Амара с трудом удерживается от возражений.
— Не помню, чтобы я говорила тебе, что мой отец врач.
— Это было после того, как я тебя купил, — отвечает он. — Я накормил вас с Дидоной фигами, и ты рассказала мне, что была любимицей отца. Я спросил, чем он занимался.
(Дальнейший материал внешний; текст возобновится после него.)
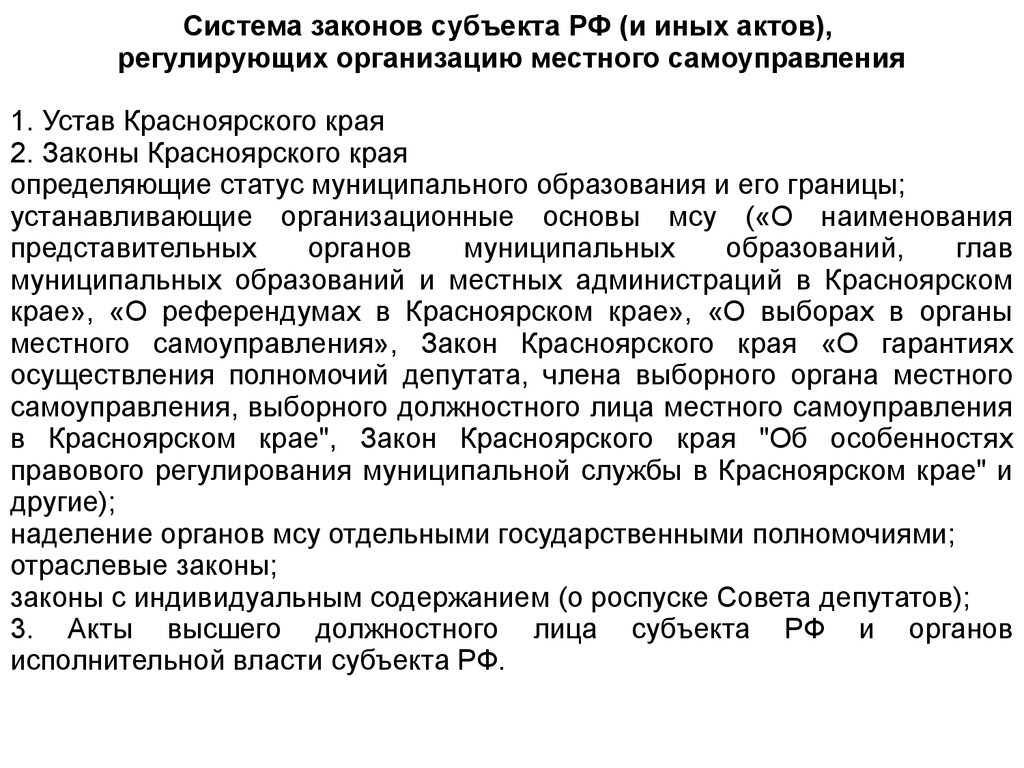 Система законов субъекта РФ (и иных актов), регулирующих организацию местного самоуправления

1. Устав Красноярского края
2. Законы Красноярского края
определяющие статус муниципального образования и его границы;
устанавливающие организационные основы мсу («О наименования представительных органов муниципальных образований, глав муниципальных образований и местных администраций в Красноярском крае», «О референдумах в Красноярском крае», «О выборах в органы местного самоуправления», Закон Красноярского края «О гарантиях осуществления полномочий депутата, члена выборного органа местного самоуправления, выборного должностного лица местного самоуправления в Красноярском крае", Закон Красноярского края "Об особенностях правового регулирования муниципальной службы в Красноярском крае" и другие);
наделение органов мсу отдельными государственными полномочиями;
отраслевые законы;
законы с индивидуальным содержанием (о роспуске Совета депутатов);
3. Акты высшего должностного лица субъекта РФ и органов исполнительной власти субъекта РФ.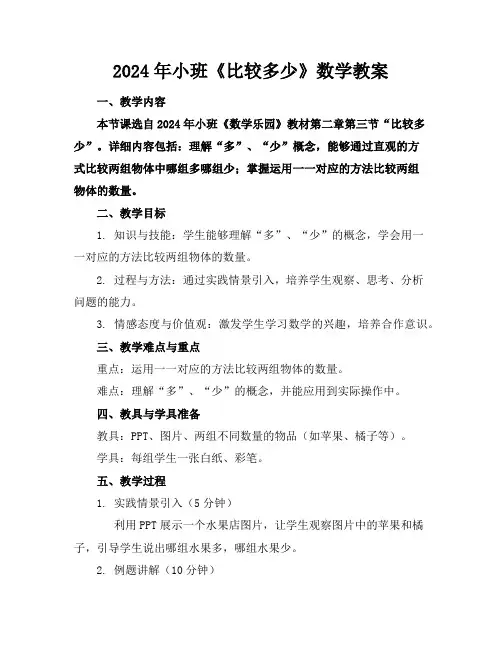 2024年小班《比较多少》数学教案

一、教学内容

本节课选自2024年小班《数学乐园》教材第二章第三节“比较多少”。详细内容包括：理解“多”、“少”概念，能够通过直观的方式比较两组物体中哪组多哪组少；掌握运用一一对应的方法比较两组物体的数量。

二、教学目标

1. 知识与技能：学生能够理解“多”、“少”的概念，学会用一一对应的方法比较两组物体的数量。

2. 过程与方法：通过实践情景引入，培养学生观察、思考、分析问题的能力。

3. 情感态度与价值观：激发学生学习数学的兴趣，培养合作意识。

三、教学难点与重点

重点：运用一一对应的方法比较两组物体的数量。

难点：理解“多”、“少”的概念，并能应用到实际操作中。

四、教具与学具准备

教具：PPT、图片、两组不同数量的物品（如苹果、橘子等）。

学具：每组学生一张白纸、彩笔。

五、教学过程

1. 实践情景引入（5分钟）

利用PPT展示一个水果店图片，让学生观察图片中的苹果和橘子，引导学生说出哪组水果多，哪组水果少。

2. 例题讲解（10分钟）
Воспоминание обжигает Амару, подобно раскаленному полу в термах. Как наивна она была, позволив Феликсу одурачить себя улыбками, нежными прикосновениями и угощением! «Мой новый хозяин добр», — подумала она тогда.
Она пожимает плечами.
— Я такого не помню.
Остаток дня Амара работает молча, не поднимая головы, когда мимо проходит череда клиентов. Она изображает равнодушие, даже когда один из них слезно умоляет Феликса дать ему еще немного времени, но на самом деле вопреки приказу хозяина с ненавистью прислушивается к каждому его слову. Наконец входит Парис, чтобы сообщить им, что внизу дожидается раб Руфуса Филос. Отпустив Париса, Феликс приближается к ней и смотрит, как она складывает таблички.
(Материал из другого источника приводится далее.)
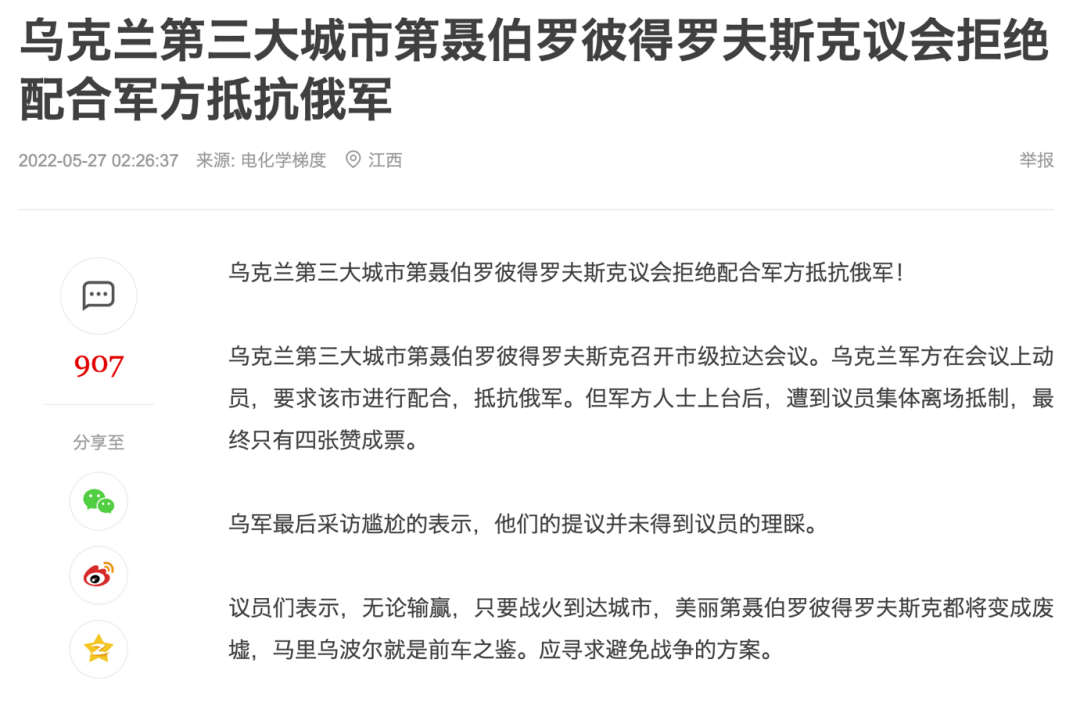 乌克兰第三大城市第聂伯罗彼得罗夫斯克议会拒绝配合军方抵抗俄军

2022-05-27 02:26:37 来源: 电化学梯度 江西

举报

907

分享至

乌克兰第三大城市第聂伯罗彼得罗夫斯克议会拒绝配合军方抵抗俄军！

乌克兰第三大城市第聂伯罗彼得罗夫斯克召开市级拉达会议。乌克兰军方在会议上动员，要求该市进行配合，抵抗俄军。但军方人士上台后，遭到议员集体离场抵制，最终只有四张赞成票。

乌军最后采访尴尬的表示，他们的提议并未得到议员的理睬。

议员们表示，无论输赢，只要战火到达城市，美丽第聂伯罗彼得罗夫斯克都将变成废墟，马里乌波尔就是前车之鉴。应寻求避免战争的方案。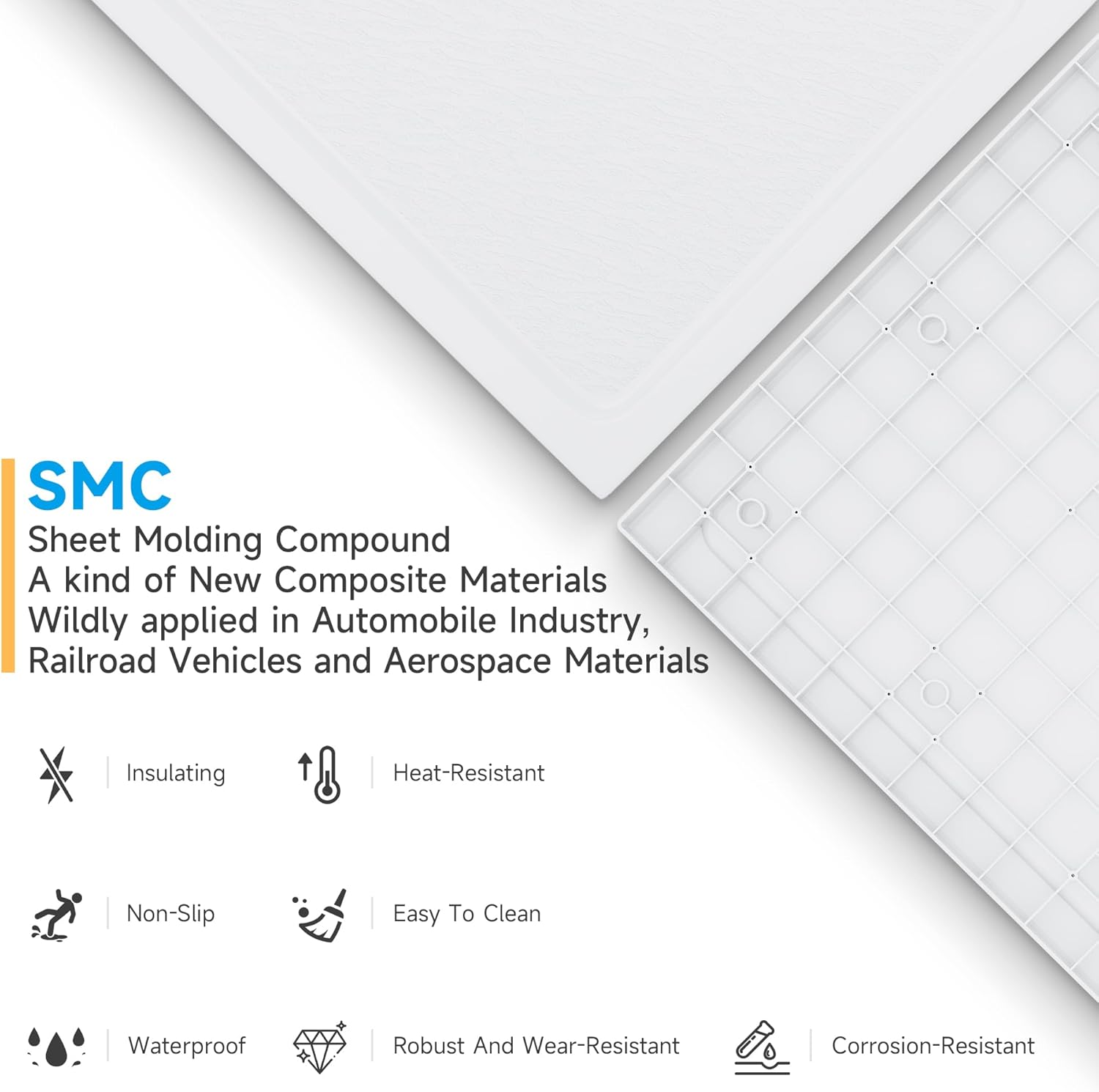 SMC

Sheet Molding Compound
A kind of New Composite Materials
Wildly applied in Automobile Industry,
Railroad Vehicles and Aerospace Materials

Insulating

Heat-Resistant

Non-Slip

Easy To Clean

Waterproof

Robust And Wear-Resistant

Corrosion-Resistant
Дождавшись, пока она закончит, он протягивает ей одно из платьев, подаренных Плинием, и, не отодвигаясь, наблюдает за ее переодеванием. Амара неуклюже от волнения возится с брошью. Феликс, сосредоточенно нахмурившись, придерживает ткань и помогает ей застегнуться. Должно быть, так мужья одевают любимых супруг. Одевшись, она поворачивается, чтобы уйти, но он ловит ее за запястье и притягивает к себе. Иллюзия близости развеивается как дым.
— Помни, что бывает с теми, кто меня предает, — говорит он и, отпустив ее руку, не оглядываясь возвращается к своему столу.
Глава 30
Кто не видел Венеру кисти Апеллеса, пусть взглянет на мою любимую — она столь же прекрасна.
Ресторан, выбранный Руфусом, оказывается шикарным для Амары, но простоватым для него самого. Должно быть, ужин в злачном, по его меркам, месте его приятно будоражит. Все, кто что-либо из себя представляет, едят дома, наслаждаясь роскошью своих особняков, однако Амара чувствует себя на верху блаженства. Их сажают на террасе с видом на позолоченные закатным солнцем глиняные крыши, за которыми темной тенью высится островерхая гора. Над их головами свисают изящные светильники, увитые лозами и отягощенные созревающим виноградом.
Руфус делает заказ, и она робко ковыряет ложкой в блюде из морских ежей, стараясь не испачкаться с ног до головы.
— Я подумал, что на следующей неделе мы могли бы снова сходить в театр, — говорит он, заливая блюдо рыбным соусом. — Дают одну из моих любимых пьес. Играет замечательная труппа из самого Рима. Мне очень интересно увидеть эту постановку.
— Было бы чудесно, — говорит она, с облегчением услышав, что он уже планирует их следующую встречу. — Ты когда-нибудь бывал в Риме?
— Нет. Я никогда не путешествовал дальше Мизена, где, между прочим, гостил у адмирала. У него там прекрасный дом.
Амара улыбается. Ей не хочется вспоминать, что не так давно она надеялась поселиться на вилле Плиния.
— Я бы с удовольствием увидел Грецию, — продолжает он. — Многие из наших пьес основаны на пьесах, когда-то написанных вашими поэтами. Ты бывала когда-нибудь в Афинах?
Не может же она признаться ему, что получила незабываемые воспоминания об этом городе, будучи в нем проездом по пути на рабский причал.
— К сожалению, нет. Единственное место, которое мне знакомо, — это мой родной город Афидна. Думаю, тебе бы понравилась наша статуя Елены Троянской.